→ **What you will do**: Print, exactly as written, the line in the entries below that contains "Garden gates driveway" and every line after it up to and including the last. Omit pictures.

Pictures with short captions

*** Block opens ***

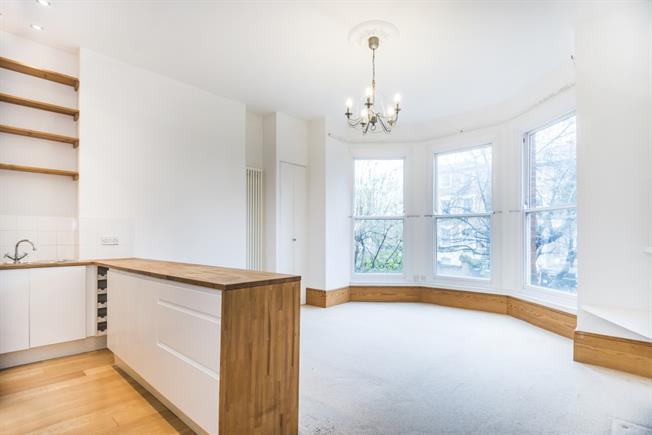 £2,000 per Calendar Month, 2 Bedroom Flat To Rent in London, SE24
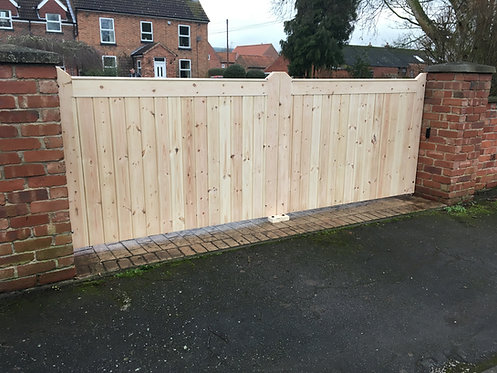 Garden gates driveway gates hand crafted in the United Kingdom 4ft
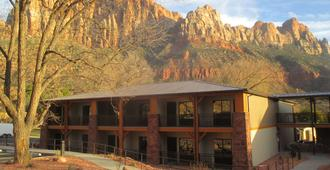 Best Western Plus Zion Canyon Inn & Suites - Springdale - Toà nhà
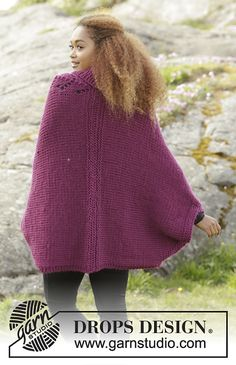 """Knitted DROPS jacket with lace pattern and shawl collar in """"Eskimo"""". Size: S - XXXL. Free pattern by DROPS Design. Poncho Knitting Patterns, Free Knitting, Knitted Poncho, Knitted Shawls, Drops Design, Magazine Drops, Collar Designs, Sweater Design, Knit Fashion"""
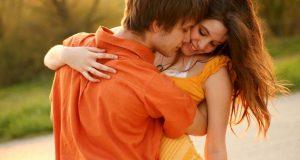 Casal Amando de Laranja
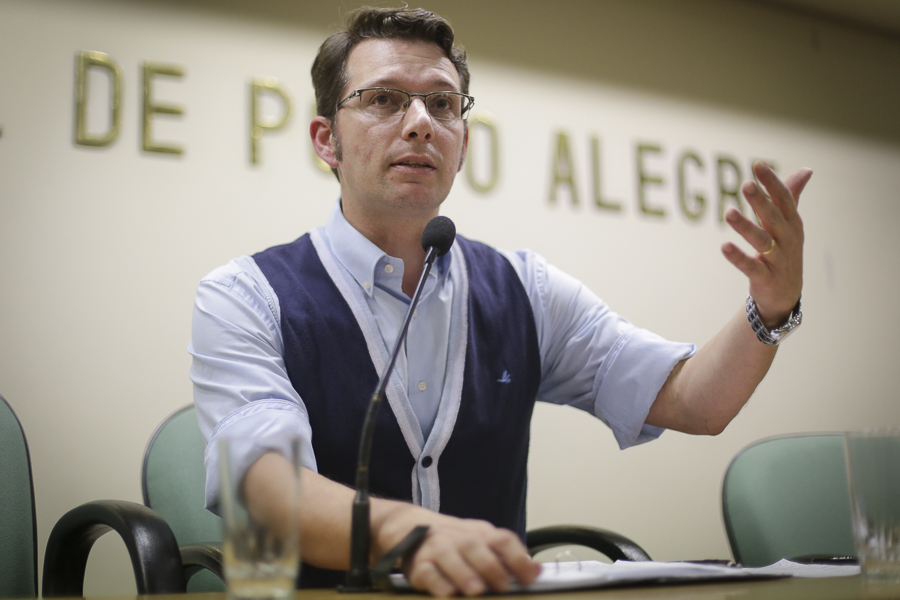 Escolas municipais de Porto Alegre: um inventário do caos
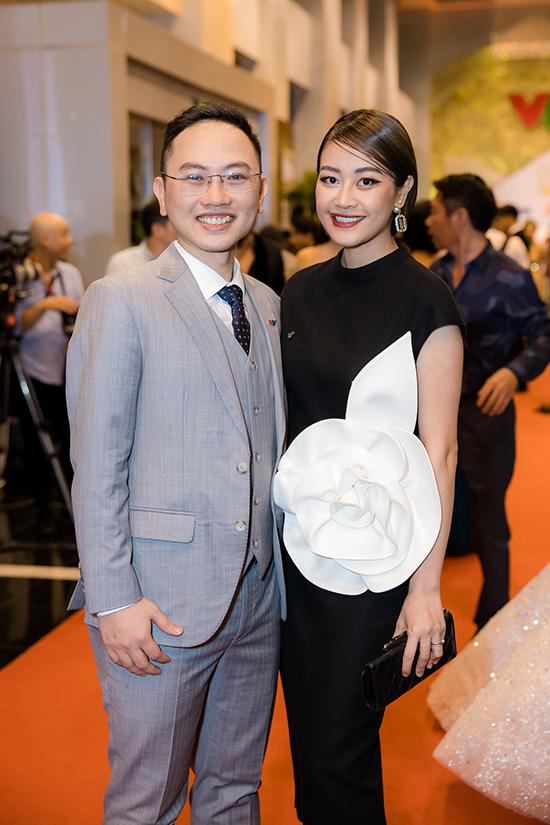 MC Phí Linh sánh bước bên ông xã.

*** Block closes ***

→ **Solution for this problem**:
 Garden gates driveway gates hand crafted in the United Kingdom 4ft
 Best Western Plus Zion Canyon Inn & Suites - Springdale - Toà nhà
 """Knitted DROPS jacket with lace pattern and shawl collar in """"Eskimo"""". Size: S - XXXL. Free pattern by DROPS Design. Poncho Knitting Patterns, Free Knitting, Knitted Poncho, Knitted Shawls, Drops Design, Magazine Drops, Collar Designs, Sweater Design, Knit Fashion"""
 Casal Amando de Laranja
 Escolas municipais de Porto Alegre: um inventário do caos
 MC Phí Linh sánh bước bên ông xã.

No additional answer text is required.